I followed the link to more examples at the bottom of the page https://plotly.streamlit.app/ where I did find some helpful information, like how to filter on rows:

.query("country in ['Canada', 'Botswana']")

but still no ‘group by’ with a ‘count’, ‘sum’, ‘mean’, etc.
When I followed the link at the top of st.plotly_chart to the Plotly site and searched on ‘aggregations’ I found Aggregations in Python which at first glance seemed exactly what I needed. But when I tried to do any groupby/filter + count (not that advanced, more like ‘light-medium’ difficulty) I again ran into many types of errors.
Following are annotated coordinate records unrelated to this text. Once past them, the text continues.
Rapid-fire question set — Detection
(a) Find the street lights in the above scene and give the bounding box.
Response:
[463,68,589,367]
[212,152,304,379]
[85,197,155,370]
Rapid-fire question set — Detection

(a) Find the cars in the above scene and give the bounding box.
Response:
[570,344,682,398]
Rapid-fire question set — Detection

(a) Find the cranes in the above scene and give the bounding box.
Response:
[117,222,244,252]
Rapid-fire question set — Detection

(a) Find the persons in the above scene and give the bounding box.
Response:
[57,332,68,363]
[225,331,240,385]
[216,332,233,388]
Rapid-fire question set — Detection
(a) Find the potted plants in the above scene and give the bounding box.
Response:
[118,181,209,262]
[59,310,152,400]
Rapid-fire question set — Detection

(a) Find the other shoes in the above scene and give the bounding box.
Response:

I think the issue might be that I’m not understanding how much of the Plotly (well, Python) I should be using and when to stop and let Streamlit take over.

Here is the code I tried. At first with a Python def, but then decided to keep it simple. I added a Plotly ‘transforms’ via the ‘data = [dict(…’ block Didn’t work, then I added the ‘layout’ block (but to me this seems more for formatting so left out at first to keep it simple), of course that did not work.

import plotly.express as px
import pandas as pd
import streamlit as st

#@st.cache_data
#def get_chart():
#    import plotly.express as px
#    import pandas as pd
#    import streamlit as st

    #df = px.data.gapminder().query("continent=='Oceania'")
df = pd.read_csv(r'/home/mike/Environments/Streamlit/eCars.csv').query("Fuel_Code in ['ELEC', 'HYBR', 'PHEV']")
data = [dict(
  type = 'line',
  x = "Model_Year",
  y = "Fuel_Code",
  mode = 'markers',
  transforms = [dict(
    type = 'aggregate',
    groups = "Model_Year",
    aggregations = [dict(
        target = 'y', func = 'count', enabled = True)]
    )]
  )]
#fig = px.line(df, color='Fuel_Code', labels={"x":"Year", "y":"Type"})

layout = dict(
  title = '<b>Plotly Aggregations</b><br>use dropdown to change aggregation',
  xaxis = dict(title = 'Model_Year'),
  yaxis = dict(title = 'Fuel_Code'),
  updatemenus = [dict(
        x = 0.85,
        y = 1.15,
        xref = 'paper',
        yref = 'paper',
        yanchor = 'top',
        active = 1,
        showactive = False,
        buttons = agg_func
  )]
)

fig_dict = dict(data=data, layout=layout)
st.plotly_chart(fig_dict, theme="streamlit")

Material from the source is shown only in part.